→ **List of tasks**
1. Please update the stretch of the cricket report from "From the start New" through "cover point region.", putting "first-choice bowlers" in place of "frontline bowlers".
2. Answer these questions about the cricket report.
(a) How many runs did Matthew Hayden score not out?
(b) Which four New Zealand bowlers were absent?
(c) How many runs did Tuffee concede in his first spell of six overs?

→ **Passage**

Kiwi’s seal clean sweep

New Zealand sealed a clean sweep over arch-rivals Australia with a thrilling one wicket one in the last over of the match. After a phenomenal innings of 181 not out by Matthew Hayden powered Australia to an imposing total of 346, superb efforts by Craig McMillan and Brendon McCullum were just enough to get the Black Caps across the line, ensuring that they leave for the Carribean on a high.

From the start New Zealand’s bowlers lacked penetration and looked unlikely to take any wickets. Effectively missing their frontline bowlers, with Bond, Vettori, Oram and Mills all absent, the Australian’s looked in total control from the start of their innings. However, it was not the majestic Hayden who grabbed the initiative, but his partner Shane Watson. Watson looked excellent on both the front and back foot, blasting 8 boundaries and looking particularly strong through the cover point region.

Whilst Watson was rattling along at more than a run a ball, Hayden contented himself to bide his time occasionally cracking the odd poor ball from James Franklin through point. Both of New Zealand’s openers, Tuffee and Franklin, struggled to put the ball in the right places. Franklin in particular, bowled too short, and was thrashed square of the wicket on more than one occasion. Tuffee also initially struggled with his line, but recovered well, to finish his first spell of six overs, having conceeded only 26 runs. It was a fine return for a man who had struggled so badly at Auckland.

→ **Stored data**
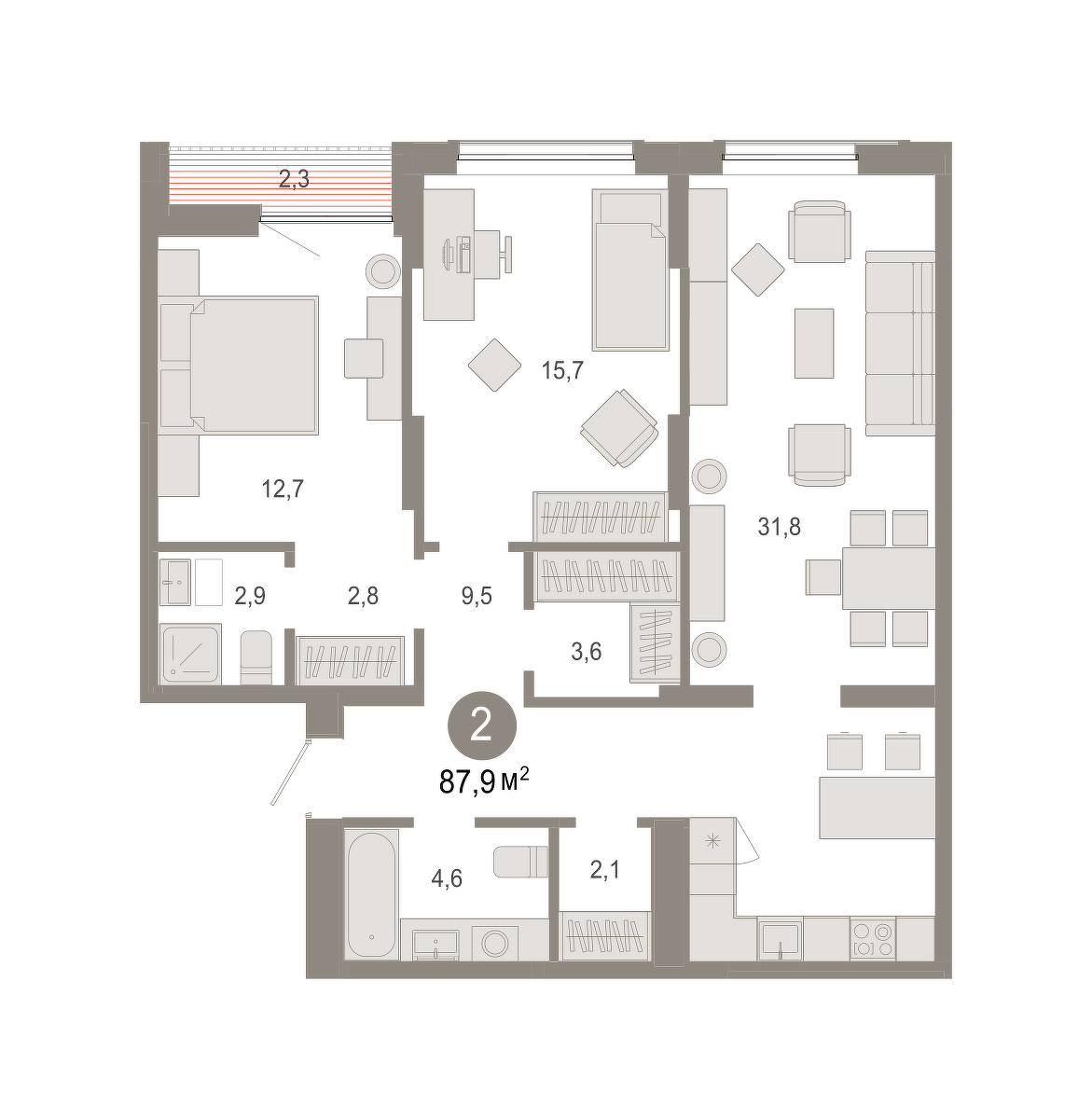 Октябрьский на Туре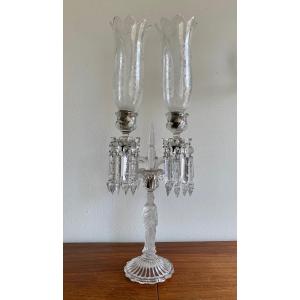 Baccarat Crystal Candelabra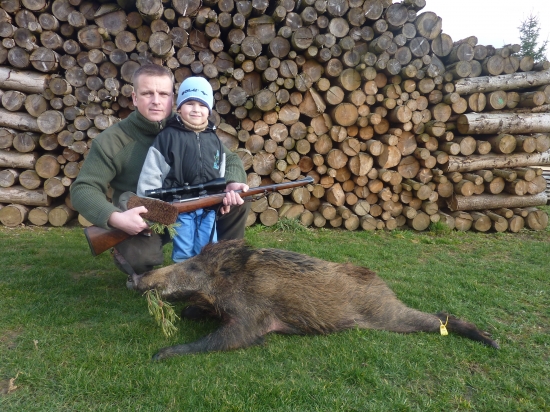 včerejší divočák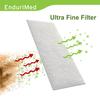Premium CPAP Filters - Compatible with Resmed Airsense 11 Series - Ultra Fine Disposable Replacement Filters for CPAP Machines - 60 Filters view 2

→ **Exercise results**
1.
From the start New Zealand’s bowlers lacked penetration and looked unlikely to take any wickets. Effectively missing their first-choice bowlers, with Bond, Vettori, Oram and Mills all absent, the Australian’s looked in total control from the start of their innings. However, it was not the majestic Hayden who grabbed the initiative, but his partner Shane Watson. Watson looked excellent on both the front and back foot, blasting 8 boundaries and looking particularly strong through the cover point region.

2.
(a) 181
(b) Bond, Vettori, Oram and Mills
(c) 26